I buckled down, studied hard, and learned as much as I could. I had some flexibility in choosing my humanities electives, so I took courses that I found interesting and would add value to any career I chose in the future. I enrolled in sociology courses so I could better understand human society, how it was formed, and how people worked together. I learned about Buddhist religion and philosophy to understand balance and the nature of my own mind. Writing and literature courses helped me exercise my creativity and expand my worldview. I enrolled in computer science courses to learn more about logical thought, and I even took a semester of Latin to understand the etymology of modern language.
When I left college, I had worked harder than I needed to, but I had really earned that well-rounded degree. I had my degree in hand and was ready to re-enter the workforce.
Now that I was done with college, what was I supposed to do now? I had a college degree on my resume that made me more marketable, but I felt like I was in the Coen Brother's movie The Hudsucker Proxy: every job post required experience. I had some experience, but I really wanted a management-level job, and all those jobs required five years of experience. What was I to do?

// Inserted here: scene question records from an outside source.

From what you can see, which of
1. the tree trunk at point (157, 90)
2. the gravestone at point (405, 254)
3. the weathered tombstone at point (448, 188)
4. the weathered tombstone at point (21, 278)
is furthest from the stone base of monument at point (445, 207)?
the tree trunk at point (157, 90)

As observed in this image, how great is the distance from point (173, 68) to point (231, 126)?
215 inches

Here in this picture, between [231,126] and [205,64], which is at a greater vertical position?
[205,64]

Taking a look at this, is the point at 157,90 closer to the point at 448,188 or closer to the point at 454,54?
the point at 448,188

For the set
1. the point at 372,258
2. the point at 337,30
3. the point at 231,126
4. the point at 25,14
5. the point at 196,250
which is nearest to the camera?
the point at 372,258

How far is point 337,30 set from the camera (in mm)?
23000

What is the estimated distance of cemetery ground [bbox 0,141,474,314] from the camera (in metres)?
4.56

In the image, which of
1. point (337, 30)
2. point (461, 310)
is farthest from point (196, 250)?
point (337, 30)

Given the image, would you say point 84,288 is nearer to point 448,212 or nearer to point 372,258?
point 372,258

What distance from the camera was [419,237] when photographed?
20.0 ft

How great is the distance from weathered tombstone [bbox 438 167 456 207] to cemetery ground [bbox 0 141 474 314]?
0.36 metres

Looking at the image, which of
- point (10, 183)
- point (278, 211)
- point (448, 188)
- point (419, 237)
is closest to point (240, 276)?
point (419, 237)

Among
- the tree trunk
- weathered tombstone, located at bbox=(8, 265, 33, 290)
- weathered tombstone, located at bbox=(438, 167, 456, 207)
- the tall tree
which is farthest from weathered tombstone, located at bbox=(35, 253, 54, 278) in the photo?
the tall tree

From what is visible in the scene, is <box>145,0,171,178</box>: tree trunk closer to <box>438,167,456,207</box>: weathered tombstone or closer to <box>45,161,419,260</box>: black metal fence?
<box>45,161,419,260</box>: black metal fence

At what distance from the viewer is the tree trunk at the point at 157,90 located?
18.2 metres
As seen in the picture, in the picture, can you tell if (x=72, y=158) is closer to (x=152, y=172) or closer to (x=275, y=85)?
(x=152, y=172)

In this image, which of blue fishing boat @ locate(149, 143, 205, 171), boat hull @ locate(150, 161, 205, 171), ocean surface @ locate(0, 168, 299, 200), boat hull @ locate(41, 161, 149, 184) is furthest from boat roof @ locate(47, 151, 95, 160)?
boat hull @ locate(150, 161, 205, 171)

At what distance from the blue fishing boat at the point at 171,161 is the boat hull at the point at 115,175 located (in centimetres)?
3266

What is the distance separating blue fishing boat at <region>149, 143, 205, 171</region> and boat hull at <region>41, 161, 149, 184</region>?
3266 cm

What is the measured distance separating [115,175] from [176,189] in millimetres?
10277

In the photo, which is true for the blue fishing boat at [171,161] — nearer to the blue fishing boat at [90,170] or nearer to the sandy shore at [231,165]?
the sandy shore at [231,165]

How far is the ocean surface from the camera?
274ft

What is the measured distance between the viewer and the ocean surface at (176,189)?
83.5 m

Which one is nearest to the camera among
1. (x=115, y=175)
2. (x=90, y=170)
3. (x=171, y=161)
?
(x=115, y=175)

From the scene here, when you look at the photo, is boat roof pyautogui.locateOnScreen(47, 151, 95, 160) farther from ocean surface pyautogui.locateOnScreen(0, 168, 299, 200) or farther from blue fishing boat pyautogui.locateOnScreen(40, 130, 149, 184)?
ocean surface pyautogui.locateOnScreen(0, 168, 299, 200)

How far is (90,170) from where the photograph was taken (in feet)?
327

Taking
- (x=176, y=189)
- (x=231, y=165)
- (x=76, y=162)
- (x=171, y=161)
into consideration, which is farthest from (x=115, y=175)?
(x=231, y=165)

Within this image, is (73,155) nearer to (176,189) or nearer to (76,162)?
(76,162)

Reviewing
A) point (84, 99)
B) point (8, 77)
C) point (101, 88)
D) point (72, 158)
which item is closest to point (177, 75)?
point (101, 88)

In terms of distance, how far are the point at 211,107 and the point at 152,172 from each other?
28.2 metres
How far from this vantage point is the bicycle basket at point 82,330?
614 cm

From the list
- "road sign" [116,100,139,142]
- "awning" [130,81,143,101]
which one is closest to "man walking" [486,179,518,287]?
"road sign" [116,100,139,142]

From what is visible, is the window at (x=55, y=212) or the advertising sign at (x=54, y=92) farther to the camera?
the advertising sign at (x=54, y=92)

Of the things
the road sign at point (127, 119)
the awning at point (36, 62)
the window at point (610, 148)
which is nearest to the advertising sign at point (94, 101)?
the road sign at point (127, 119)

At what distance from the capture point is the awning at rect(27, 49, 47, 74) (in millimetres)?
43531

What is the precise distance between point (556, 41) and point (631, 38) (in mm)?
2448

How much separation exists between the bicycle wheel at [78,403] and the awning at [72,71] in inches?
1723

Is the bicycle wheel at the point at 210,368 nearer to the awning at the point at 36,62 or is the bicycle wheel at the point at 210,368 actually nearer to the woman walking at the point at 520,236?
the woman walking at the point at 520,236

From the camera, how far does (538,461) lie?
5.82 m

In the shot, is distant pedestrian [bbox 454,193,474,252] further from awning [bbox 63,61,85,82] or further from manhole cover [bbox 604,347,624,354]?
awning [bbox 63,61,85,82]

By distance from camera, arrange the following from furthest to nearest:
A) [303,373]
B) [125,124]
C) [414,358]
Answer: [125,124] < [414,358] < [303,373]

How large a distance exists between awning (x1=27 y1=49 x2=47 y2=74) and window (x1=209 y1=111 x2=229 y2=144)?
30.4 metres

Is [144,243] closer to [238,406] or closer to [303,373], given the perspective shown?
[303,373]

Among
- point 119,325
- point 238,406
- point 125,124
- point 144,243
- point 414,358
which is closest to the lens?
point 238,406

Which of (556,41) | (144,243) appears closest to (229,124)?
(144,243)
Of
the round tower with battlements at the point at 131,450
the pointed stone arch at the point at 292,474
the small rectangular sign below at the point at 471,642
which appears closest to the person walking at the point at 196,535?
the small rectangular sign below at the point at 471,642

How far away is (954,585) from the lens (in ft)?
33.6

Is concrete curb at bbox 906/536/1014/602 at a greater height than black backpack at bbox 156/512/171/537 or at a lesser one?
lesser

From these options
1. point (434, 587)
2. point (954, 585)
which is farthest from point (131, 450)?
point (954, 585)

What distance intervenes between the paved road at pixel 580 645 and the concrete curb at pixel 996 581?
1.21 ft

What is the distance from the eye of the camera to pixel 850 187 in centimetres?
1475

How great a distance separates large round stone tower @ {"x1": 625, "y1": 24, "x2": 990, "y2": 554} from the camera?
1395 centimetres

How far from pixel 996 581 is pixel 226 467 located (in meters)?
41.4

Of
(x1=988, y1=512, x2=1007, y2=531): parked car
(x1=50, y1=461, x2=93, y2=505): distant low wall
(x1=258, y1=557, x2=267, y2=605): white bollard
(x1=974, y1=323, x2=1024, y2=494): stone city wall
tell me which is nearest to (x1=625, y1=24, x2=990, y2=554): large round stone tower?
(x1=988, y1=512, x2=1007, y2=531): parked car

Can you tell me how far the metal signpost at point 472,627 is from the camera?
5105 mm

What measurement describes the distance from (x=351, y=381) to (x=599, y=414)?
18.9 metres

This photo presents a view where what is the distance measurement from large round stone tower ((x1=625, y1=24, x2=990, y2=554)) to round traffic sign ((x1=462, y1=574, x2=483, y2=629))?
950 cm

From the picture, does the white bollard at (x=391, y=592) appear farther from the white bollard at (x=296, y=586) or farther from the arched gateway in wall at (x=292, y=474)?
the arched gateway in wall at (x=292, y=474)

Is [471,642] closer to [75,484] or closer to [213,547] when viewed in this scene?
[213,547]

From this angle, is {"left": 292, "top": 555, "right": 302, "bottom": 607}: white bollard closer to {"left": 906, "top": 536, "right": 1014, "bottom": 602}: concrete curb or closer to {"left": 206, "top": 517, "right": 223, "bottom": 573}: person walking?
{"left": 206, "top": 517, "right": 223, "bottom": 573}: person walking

The answer was simple: work hard. I had a degree in hand, and that would help me advance my career, but it didn't mean that I was going to be handed a job. Just like my college experience, I would get exactly what I earned. So I sat down, polished my resume, and wrote some excellent cover letters.
The college degree helped me get my foot in the door at the first job. It wasn't as glamorous a job as I had imagined when I went back to college, but I tried to learn something new at every opportunity and became a pro at Microsoft Excel. Those skills got me my second job as an analyst, where I learned about Kaizen and continual process improvement. Over time, I built up a resume that included both experience and a college degree, which landed me a job as a manager where I learned about Maslow's Hierarchy of Needs and how to effectively motivate employees to perform at their best.
All of these things have prepared me for what's next: the entrepreneurial dream of opening my own business. Could I have done this without a college degree? Certainly! Would it be easier? Certainly not!
My college degree encouraged employers to offer me a job interview because it showed that I was dedicated, I could see a commitment all the way through, and that I was capable of critical thinking. In the interview, I proved that I was a well-rounded individual and earned job opportunities and promotions. In the end, my degree helped me more than I could have imagined: computer science courses helped me become an analytical person, literature and sociology courses helped me understand the world around me, and Buddhist philosophy courses helped me stay grounded when my employees were driving me crazy.
The college degree set me up with a mindset of lifelong learning, and as a result, I feel more prepared to become a business owner. I'm glad that I went back to college and earned my degree because I can't imagine how my career would have advanced so much without it.